C’est là qu’intervient la science des assureurs. Afin d’assurer la stabilité et la pérennité du système, il faut que ces fonds assurantiels aient la plus grande surface possible. Pourquoi pas l’ensemble des salariés du public comme du privé ? Ainsi, on pourrait avoir un seul acteur de l’assurance santé, un seul pour l’assurance chômage un seul pour l’assurance retraite. Les synergies entre ces différents opérateurs devraient dégager de significatives marges de manœuvre financières, notamment du fait de la mutualisation des frais de gestion et de la rationalisation des offres.

On aurait toutefois un écueil à surmonter. Ce grand assureur du risque social (appelons le « sécurité sociale ») serait en situation de monopole. Le préambule de la constitution de 1946 nous imposerait alors de le nationaliser. Pourquoi pas, mais serait-ce bien responsable de faire porter à l’État l’intégralité du risque, au moment où il est déjà si endetté ? Et puis c’est connu, l’État est un piètre gestionnaire.

On ferait mieux de l’organiser sur un modèle mutualiste, où les « cotisants » seraient eux-mêmes en charge de la gestion de leur propre fonds assurantiel. Il s’assureraient que « leur argent » est géré comme il l’entendent en décidant des montants appropriés de cotisation et du niveau des prestations.
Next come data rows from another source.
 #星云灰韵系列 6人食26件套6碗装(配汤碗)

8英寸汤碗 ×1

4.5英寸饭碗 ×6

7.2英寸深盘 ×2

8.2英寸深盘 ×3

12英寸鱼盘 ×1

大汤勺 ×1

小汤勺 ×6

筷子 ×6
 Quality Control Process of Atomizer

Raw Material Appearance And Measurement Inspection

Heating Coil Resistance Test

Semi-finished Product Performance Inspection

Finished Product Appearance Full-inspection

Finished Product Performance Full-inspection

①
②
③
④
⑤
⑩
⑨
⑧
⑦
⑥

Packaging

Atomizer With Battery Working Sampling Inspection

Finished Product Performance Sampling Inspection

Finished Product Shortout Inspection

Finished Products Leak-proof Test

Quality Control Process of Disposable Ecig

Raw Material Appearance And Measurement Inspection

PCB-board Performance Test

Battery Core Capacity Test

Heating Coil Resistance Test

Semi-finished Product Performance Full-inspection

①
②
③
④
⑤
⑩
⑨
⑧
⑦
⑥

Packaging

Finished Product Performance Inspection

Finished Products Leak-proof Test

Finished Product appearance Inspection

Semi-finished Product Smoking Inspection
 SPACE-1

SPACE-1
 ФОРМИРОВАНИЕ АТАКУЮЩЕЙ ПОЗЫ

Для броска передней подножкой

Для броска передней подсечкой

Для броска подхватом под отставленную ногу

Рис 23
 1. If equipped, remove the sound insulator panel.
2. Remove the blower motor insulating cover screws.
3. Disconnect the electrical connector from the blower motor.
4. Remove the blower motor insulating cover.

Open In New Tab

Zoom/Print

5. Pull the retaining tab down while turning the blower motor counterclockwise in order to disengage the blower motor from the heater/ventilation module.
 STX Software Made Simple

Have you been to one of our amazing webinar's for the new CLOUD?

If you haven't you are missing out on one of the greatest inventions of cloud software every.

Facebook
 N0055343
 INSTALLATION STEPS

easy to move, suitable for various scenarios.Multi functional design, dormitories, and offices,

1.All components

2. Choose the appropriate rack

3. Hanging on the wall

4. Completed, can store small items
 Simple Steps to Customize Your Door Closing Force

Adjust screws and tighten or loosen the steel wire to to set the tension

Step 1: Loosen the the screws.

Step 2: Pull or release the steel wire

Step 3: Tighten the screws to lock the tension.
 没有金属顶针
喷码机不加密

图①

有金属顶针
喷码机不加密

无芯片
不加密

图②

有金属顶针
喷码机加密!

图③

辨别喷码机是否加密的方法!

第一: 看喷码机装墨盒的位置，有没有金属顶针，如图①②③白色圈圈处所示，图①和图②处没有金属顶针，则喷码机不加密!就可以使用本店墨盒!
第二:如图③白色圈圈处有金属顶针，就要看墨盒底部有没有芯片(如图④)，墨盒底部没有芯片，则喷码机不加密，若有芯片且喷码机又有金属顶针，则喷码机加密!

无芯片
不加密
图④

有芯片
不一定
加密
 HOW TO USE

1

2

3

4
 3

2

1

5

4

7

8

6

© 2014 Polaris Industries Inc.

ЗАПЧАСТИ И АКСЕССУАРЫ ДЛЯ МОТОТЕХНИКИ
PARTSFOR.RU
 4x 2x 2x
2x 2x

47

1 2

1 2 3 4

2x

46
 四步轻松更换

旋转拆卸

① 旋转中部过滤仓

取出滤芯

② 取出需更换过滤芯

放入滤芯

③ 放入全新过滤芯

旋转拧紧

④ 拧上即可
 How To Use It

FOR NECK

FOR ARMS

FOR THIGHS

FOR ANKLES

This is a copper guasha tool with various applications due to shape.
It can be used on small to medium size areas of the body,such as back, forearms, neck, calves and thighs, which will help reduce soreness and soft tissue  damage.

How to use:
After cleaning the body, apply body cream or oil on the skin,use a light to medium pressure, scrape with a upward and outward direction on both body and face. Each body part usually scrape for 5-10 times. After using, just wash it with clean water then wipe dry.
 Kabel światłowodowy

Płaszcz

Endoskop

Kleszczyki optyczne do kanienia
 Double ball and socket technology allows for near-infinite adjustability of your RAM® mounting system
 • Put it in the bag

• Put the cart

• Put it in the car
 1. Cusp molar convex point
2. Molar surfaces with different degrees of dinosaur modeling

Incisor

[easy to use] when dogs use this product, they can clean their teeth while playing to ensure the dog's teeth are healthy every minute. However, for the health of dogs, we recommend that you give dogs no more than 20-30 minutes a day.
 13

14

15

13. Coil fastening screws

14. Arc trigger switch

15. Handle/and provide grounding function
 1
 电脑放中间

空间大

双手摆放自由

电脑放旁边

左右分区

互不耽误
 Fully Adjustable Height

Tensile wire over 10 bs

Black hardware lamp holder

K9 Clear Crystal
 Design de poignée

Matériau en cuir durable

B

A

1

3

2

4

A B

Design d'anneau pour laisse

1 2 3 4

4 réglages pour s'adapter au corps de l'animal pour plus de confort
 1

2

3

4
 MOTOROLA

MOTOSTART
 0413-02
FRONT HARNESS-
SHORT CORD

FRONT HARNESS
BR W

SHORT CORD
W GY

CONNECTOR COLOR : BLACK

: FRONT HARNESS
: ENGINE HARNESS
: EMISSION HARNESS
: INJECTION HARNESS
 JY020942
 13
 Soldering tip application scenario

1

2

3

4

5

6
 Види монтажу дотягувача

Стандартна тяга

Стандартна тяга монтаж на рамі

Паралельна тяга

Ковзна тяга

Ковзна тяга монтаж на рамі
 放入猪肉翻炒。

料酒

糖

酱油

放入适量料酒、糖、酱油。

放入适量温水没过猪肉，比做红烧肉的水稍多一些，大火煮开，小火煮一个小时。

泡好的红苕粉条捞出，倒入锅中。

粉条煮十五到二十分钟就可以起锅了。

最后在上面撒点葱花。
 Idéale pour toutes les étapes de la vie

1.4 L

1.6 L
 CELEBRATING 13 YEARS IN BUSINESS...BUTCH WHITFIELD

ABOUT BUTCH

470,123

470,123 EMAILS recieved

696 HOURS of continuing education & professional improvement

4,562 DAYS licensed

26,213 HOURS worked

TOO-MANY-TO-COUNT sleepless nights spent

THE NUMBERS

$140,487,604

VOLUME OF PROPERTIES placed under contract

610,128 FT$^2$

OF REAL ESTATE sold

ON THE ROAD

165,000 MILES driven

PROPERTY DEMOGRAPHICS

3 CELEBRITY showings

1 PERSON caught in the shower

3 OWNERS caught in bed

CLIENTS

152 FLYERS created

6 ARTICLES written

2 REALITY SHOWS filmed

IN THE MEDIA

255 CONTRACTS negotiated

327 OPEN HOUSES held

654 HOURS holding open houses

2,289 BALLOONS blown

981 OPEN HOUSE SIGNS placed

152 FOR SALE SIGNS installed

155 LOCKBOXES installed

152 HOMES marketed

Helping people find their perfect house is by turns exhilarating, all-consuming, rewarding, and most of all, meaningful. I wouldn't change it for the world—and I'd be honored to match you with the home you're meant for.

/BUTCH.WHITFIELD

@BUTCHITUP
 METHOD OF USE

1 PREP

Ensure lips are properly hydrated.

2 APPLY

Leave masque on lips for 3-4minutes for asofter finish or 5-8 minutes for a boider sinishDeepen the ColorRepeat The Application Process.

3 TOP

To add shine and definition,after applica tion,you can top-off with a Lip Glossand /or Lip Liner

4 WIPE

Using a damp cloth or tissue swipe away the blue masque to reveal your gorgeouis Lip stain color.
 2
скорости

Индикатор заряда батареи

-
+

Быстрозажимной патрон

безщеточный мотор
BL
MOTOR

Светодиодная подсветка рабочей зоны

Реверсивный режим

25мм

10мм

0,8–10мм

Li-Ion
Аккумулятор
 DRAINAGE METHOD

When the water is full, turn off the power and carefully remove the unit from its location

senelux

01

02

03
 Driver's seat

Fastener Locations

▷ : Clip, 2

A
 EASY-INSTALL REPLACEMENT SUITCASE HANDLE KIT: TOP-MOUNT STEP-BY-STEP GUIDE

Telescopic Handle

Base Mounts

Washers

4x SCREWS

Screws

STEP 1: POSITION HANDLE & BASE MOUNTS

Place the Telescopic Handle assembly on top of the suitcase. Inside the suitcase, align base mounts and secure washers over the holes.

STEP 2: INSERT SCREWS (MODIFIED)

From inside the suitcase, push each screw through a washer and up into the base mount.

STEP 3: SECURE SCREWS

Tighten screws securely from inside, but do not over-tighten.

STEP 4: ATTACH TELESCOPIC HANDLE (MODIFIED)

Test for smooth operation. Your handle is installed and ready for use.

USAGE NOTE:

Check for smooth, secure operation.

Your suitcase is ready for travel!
Encore quelques points de détail. En distribuant l’intégralité du bénéfice en dividende salarié on tarit la source de toute vie économique : l’investissement capitaliste. Qu’à cela ne tienne ! Il suffit d’imposer une cotisation investissement. Une part du salaire serait prélevée à la source et reversée à un grand fonds d’investissement. Même raisonnement que pour l’assurance, il faudrait malheureusement nationaliser ce fonds en situation de monopole (qui capterait l’intégralité des fonds disponibles pour investissement). Et, même chose encore, on préférerait plutôt un modèle en autogestion afin d’éviter que l’État ne fasse n’importe quoi avec l’argent des travailleurs, comme il en a la fâcheuse habitude.

Ainsi, en poussant l’idée de Xavier Bertrand au bout, on disposerait d’une grande caisse couvrant le chômage, la retraite et la santé, en auto-gestion qu’on appellerait la « sécurité sociale ». On aurait également un grands fonds d’investissement public en autogestion. Finalement, Xavier Bertrand est d’accord avec Bernard Friot. Surprenant.